• ASSIGNMENT
Nothing but the records themselves, exactly as written and free of pictures, should appear in your response.

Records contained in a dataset
_ _ _
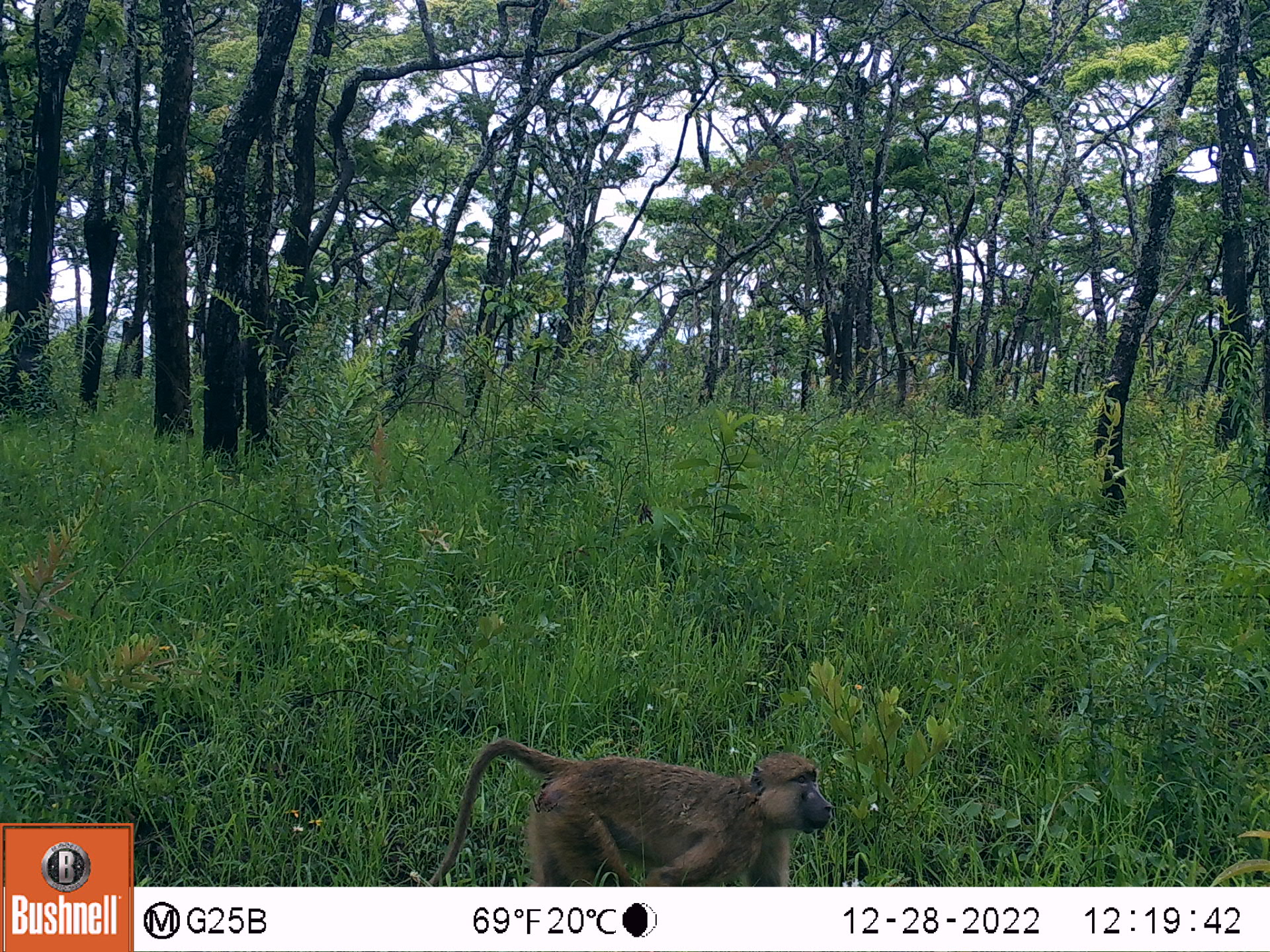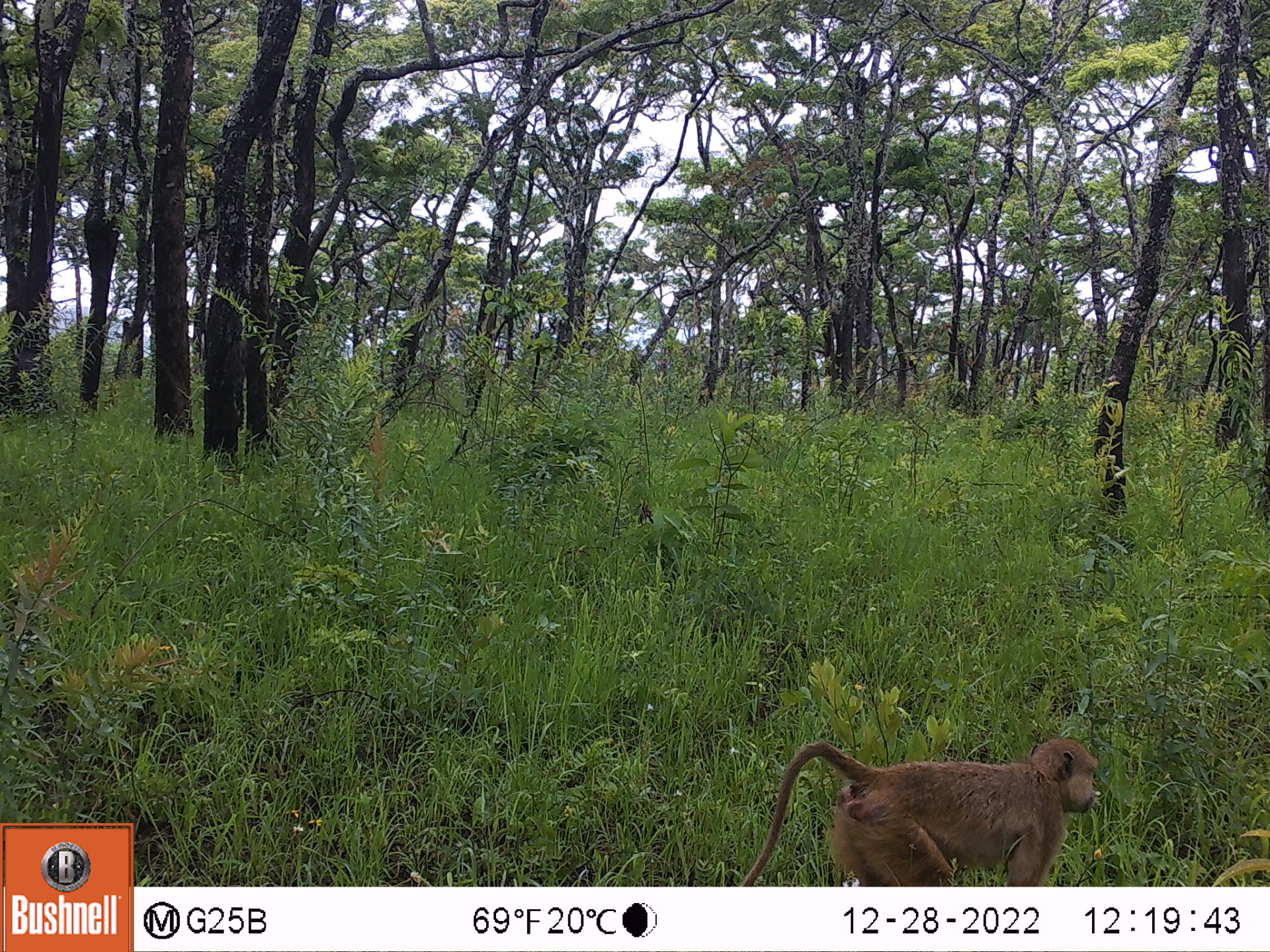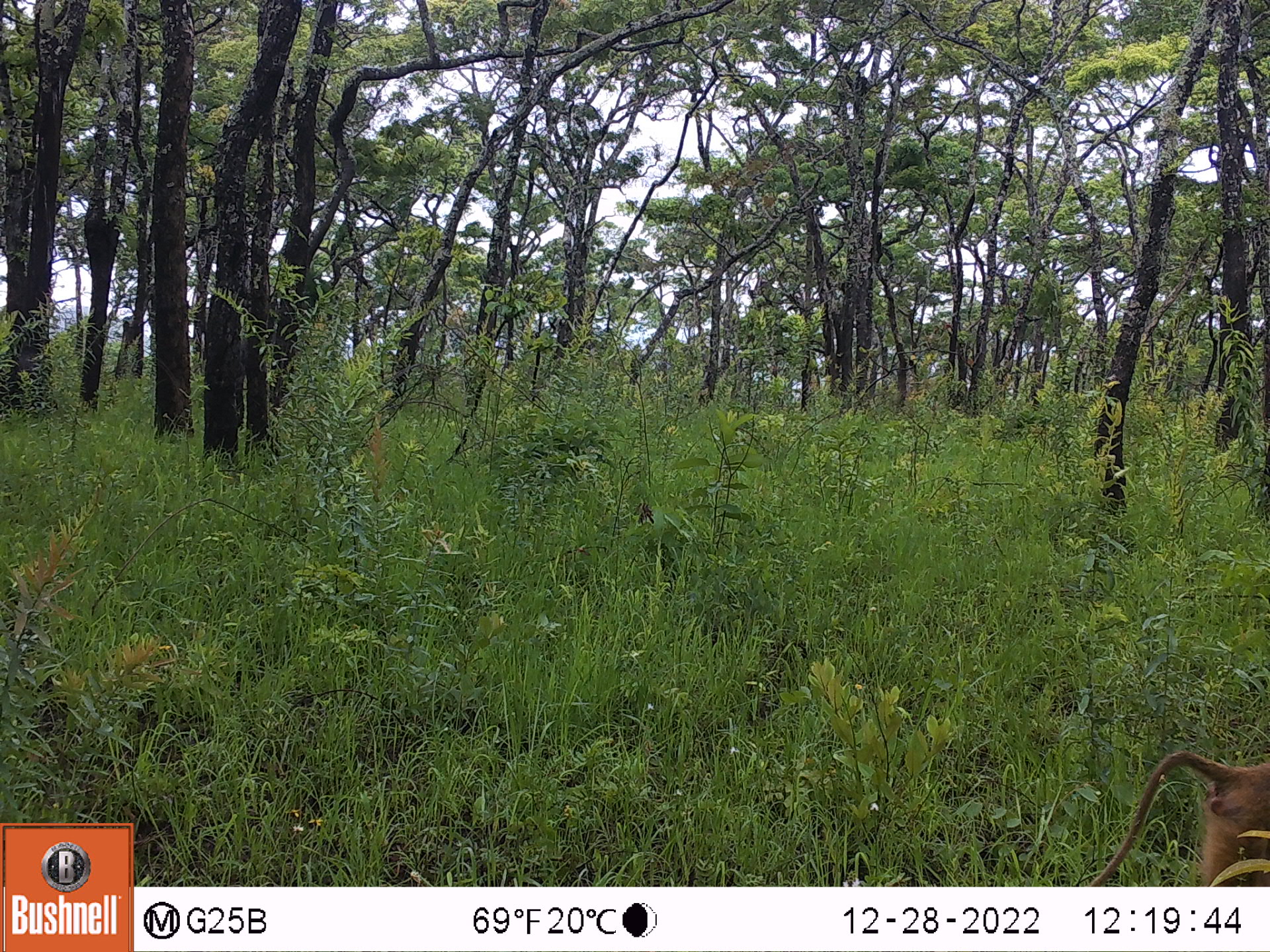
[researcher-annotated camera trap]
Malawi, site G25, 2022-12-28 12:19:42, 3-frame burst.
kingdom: Animalia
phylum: Chordata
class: Mammalia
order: Primates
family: Cercopithecidae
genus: Papio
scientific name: Papio cynocephalus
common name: yellow baboon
Yellow baboon (Papio cynocephalus), count 1.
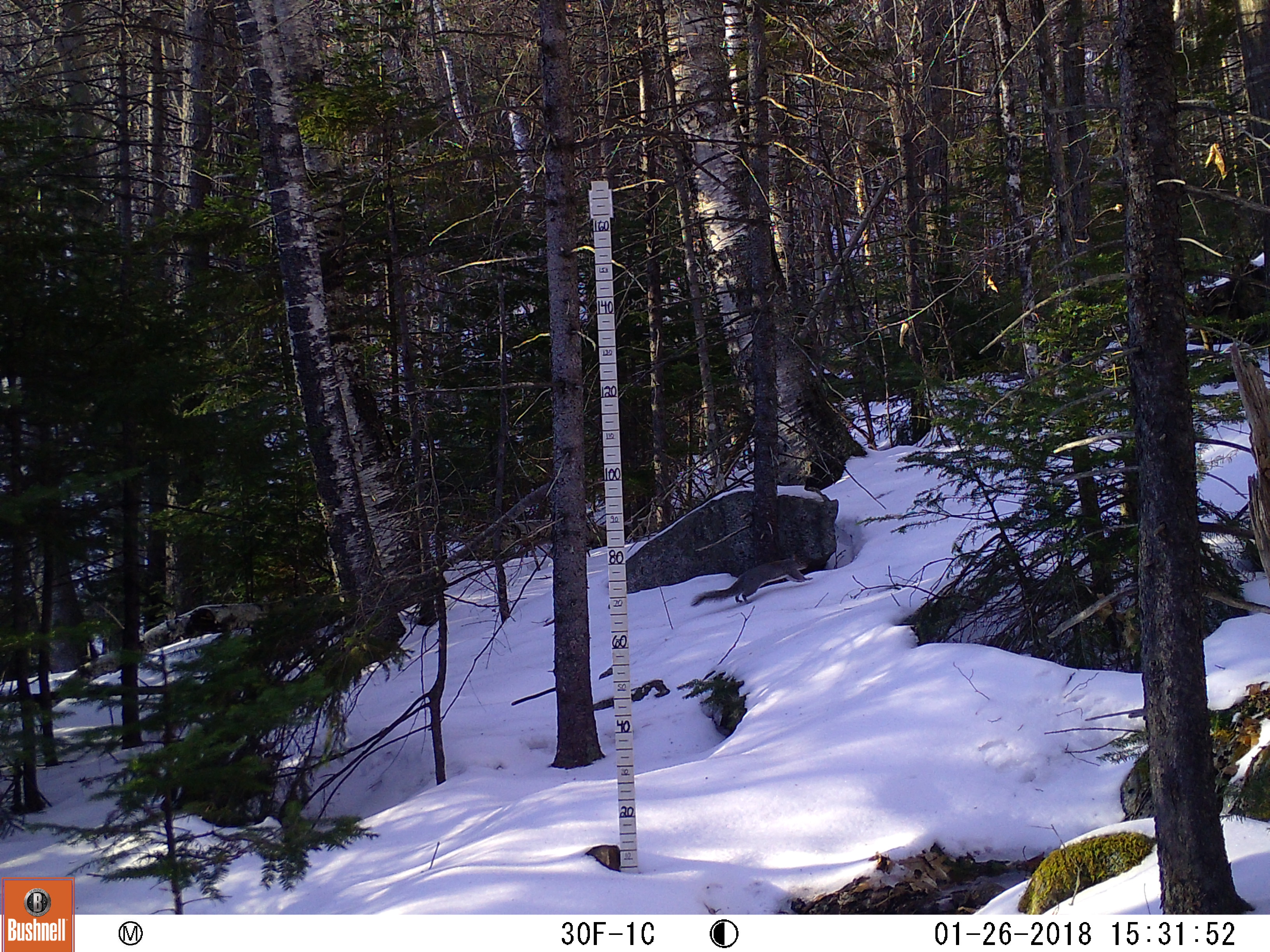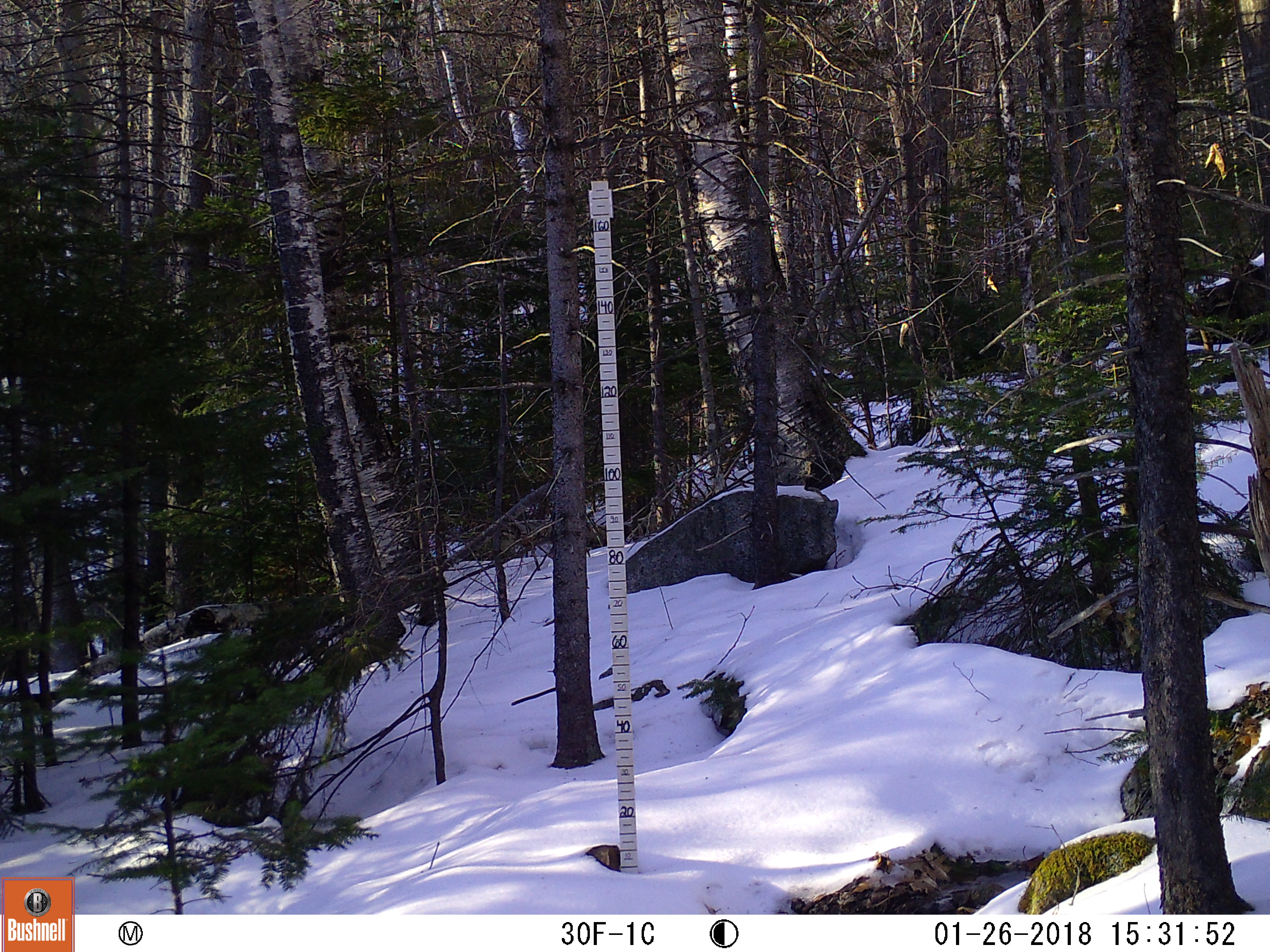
_ _ _
• SOLUTION TO THIS TASK
[researcher-annotated camera trap]
Malawi, site G25, 2022-12-28 12:19:42, 3-frame burst.
kingdom: Animalia
phylum: Chordata
class: Mammalia
order: Primates
family: Cercopithecidae
genus: Papio
scientific name: Papio cynocephalus
common name: yellow baboon
Yellow baboon (Papio cynocephalus), count 1.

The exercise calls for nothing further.